* Task directions
Reproduce every one of the entries below verbatim, leaving out the pictures.
start
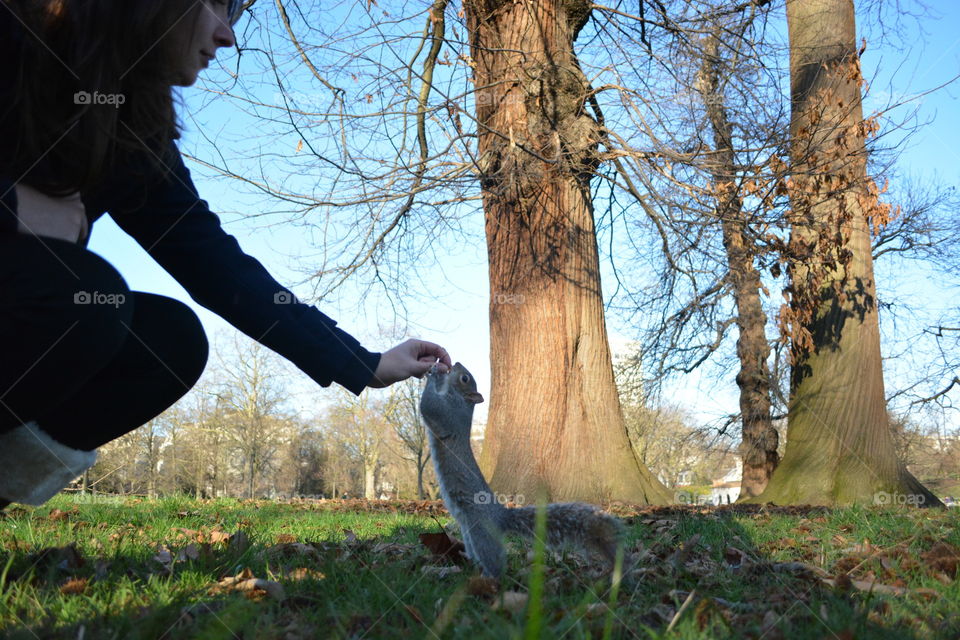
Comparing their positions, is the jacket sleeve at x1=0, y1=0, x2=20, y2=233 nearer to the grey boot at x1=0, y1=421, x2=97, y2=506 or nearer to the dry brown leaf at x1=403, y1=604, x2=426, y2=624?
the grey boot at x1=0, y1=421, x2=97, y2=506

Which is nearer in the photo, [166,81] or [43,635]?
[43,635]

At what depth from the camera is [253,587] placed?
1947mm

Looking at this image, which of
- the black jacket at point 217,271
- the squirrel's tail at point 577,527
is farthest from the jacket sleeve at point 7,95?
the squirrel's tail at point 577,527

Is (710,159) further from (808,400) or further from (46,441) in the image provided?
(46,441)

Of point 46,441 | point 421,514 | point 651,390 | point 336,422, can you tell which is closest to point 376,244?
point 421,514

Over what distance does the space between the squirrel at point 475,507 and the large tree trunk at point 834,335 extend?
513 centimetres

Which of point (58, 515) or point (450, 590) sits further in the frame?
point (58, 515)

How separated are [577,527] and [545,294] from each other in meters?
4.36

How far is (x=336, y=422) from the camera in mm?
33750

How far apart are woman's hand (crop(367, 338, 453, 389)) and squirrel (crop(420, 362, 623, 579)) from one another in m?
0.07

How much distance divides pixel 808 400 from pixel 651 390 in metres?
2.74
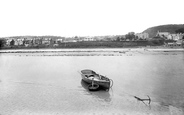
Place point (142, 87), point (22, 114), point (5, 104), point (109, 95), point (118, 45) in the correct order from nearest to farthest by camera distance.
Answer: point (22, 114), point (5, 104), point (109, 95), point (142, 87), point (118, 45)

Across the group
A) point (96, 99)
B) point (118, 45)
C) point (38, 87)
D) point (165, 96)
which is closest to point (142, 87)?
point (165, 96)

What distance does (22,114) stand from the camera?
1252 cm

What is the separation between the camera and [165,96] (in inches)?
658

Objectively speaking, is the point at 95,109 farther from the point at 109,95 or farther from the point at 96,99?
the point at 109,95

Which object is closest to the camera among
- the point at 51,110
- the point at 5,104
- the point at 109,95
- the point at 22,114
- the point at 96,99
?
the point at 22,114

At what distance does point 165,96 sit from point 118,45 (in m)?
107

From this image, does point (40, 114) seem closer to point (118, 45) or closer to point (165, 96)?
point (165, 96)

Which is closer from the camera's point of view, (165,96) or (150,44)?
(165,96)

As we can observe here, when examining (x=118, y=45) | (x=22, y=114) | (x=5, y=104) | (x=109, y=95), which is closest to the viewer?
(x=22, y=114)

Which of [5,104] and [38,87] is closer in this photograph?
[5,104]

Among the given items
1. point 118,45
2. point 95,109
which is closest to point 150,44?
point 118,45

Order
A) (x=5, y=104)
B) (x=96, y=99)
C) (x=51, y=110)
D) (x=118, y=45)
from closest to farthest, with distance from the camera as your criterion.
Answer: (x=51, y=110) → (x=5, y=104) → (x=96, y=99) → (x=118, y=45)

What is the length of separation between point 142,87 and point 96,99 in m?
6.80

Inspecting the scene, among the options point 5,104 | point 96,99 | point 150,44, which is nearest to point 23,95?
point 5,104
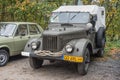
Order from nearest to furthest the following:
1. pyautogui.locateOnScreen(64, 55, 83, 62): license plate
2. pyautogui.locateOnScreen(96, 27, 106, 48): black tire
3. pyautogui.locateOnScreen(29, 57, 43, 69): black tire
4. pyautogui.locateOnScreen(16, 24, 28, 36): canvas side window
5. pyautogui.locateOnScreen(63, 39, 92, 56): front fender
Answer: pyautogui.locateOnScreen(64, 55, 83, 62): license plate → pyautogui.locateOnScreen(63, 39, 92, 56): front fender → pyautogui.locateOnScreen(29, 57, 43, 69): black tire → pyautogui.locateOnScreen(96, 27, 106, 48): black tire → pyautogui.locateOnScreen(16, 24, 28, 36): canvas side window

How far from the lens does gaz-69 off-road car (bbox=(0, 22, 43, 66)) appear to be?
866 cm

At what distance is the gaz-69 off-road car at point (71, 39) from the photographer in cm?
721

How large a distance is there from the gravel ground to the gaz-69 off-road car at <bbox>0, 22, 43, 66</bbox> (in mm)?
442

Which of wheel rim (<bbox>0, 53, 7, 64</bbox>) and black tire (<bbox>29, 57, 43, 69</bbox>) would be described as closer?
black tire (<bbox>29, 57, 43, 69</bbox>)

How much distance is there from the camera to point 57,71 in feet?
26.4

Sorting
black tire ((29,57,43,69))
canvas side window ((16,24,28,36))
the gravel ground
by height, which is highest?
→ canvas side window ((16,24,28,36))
end
* Answer to this exercise
Comparing their positions, is the jacket sleeve at x1=0, y1=0, x2=20, y2=233 nearer to the grey boot at x1=0, y1=421, x2=97, y2=506 or nearer to the dry brown leaf at x1=403, y1=604, x2=426, y2=624?
the grey boot at x1=0, y1=421, x2=97, y2=506

Which is nearer in the photo, [166,81] or [43,635]?
[43,635]

At what depth from the camera is [253,587] placed?
1947mm

Looking at this image, which of
- the black jacket at point 217,271
- the squirrel's tail at point 577,527
is farthest from the jacket sleeve at point 7,95?
the squirrel's tail at point 577,527

Is (710,159) further from (808,400) or further from (46,441) in the image provided?
(46,441)

Of point 46,441 | point 421,514 | point 651,390 | point 336,422, can you tell which is closest to point 376,244?
point 421,514

Over what distance does the space between the squirrel at point 475,507 and the large tree trunk at point 834,335 extend?
513 centimetres

Which of point (58, 515) or point (450, 590) sits further in the frame?
point (58, 515)

How separated are [577,527] and [545,294] from each other in meters?
4.36

How far is (x=336, y=422) from the camera in mm?
33750

How far apart are woman's hand (crop(367, 338, 453, 389)) and squirrel (crop(420, 362, 623, 579)) from one another in m?
0.07

How much distance divides pixel 808 400 from pixel 651 390 in metres?
2.74
Place point (142, 87), point (22, 114), point (5, 104), point (109, 95), point (118, 45) in the correct order from nearest to farthest by camera distance.
Answer: point (22, 114), point (5, 104), point (109, 95), point (142, 87), point (118, 45)

Across the group
A) point (96, 99)
B) point (118, 45)
C) point (38, 87)
D) point (165, 96)
which is closest to point (142, 87)?
point (165, 96)

What distance does (22,114) stand from the camera?
1252 cm

What is the separation between the camera and [165,96] (in inches)?
658

Objectively speaking, is the point at 95,109 farther from the point at 109,95 or farther from the point at 96,99?
the point at 109,95

Which object is closest to the camera among
- the point at 51,110
- the point at 5,104
- the point at 109,95
- the point at 22,114
- the point at 96,99
?
the point at 22,114

At what distance does point 165,96 sit from point 118,45 (in m)?
107

From this image, does point (40, 114) seem closer to point (118, 45) or closer to point (165, 96)?
point (165, 96)

Which is closer from the camera's point of view, (165,96) or (150,44)?
(165,96)

As we can observe here, when examining (x=118, y=45) | (x=22, y=114) | (x=5, y=104) | (x=109, y=95), which is closest to the viewer?
(x=22, y=114)

Which of [5,104] and [38,87] is closer in this photograph?
[5,104]

Among the given items
1. point 118,45
2. point 95,109
which is closest to point 150,44?
point 118,45

Order
A) (x=5, y=104)
B) (x=96, y=99)
C) (x=51, y=110)
D) (x=118, y=45)
from closest to farthest, with distance from the camera as your criterion.
Answer: (x=51, y=110) → (x=5, y=104) → (x=96, y=99) → (x=118, y=45)

What is the length of separation between point 142,87 and point 96,99 in m?
6.80

Inspecting the scene, among the options point 5,104 | point 96,99 | point 150,44, which is nearest to point 23,95?
point 5,104
Order from nearest to furthest the following:
1. pyautogui.locateOnScreen(64, 55, 83, 62): license plate
2. pyautogui.locateOnScreen(96, 27, 106, 48): black tire
3. pyautogui.locateOnScreen(29, 57, 43, 69): black tire
4. pyautogui.locateOnScreen(16, 24, 28, 36): canvas side window
5. pyautogui.locateOnScreen(63, 39, 92, 56): front fender
Answer: pyautogui.locateOnScreen(64, 55, 83, 62): license plate → pyautogui.locateOnScreen(63, 39, 92, 56): front fender → pyautogui.locateOnScreen(29, 57, 43, 69): black tire → pyautogui.locateOnScreen(96, 27, 106, 48): black tire → pyautogui.locateOnScreen(16, 24, 28, 36): canvas side window

How far from the lens does gaz-69 off-road car (bbox=(0, 22, 43, 66)) appear to be?
866 cm

At what distance is the gaz-69 off-road car at point (71, 39) from the photographer in cm?
721

How large a distance is there from the gravel ground to the gaz-69 off-road car at <bbox>0, 22, 43, 66</bbox> (in mm)?
442

Which of wheel rim (<bbox>0, 53, 7, 64</bbox>) and black tire (<bbox>29, 57, 43, 69</bbox>) would be described as closer?
black tire (<bbox>29, 57, 43, 69</bbox>)

How much distance is there from the camera to point 57,71 in feet?
26.4

Sorting
black tire ((29,57,43,69))
canvas side window ((16,24,28,36))
the gravel ground
by height, which is highest?
→ canvas side window ((16,24,28,36))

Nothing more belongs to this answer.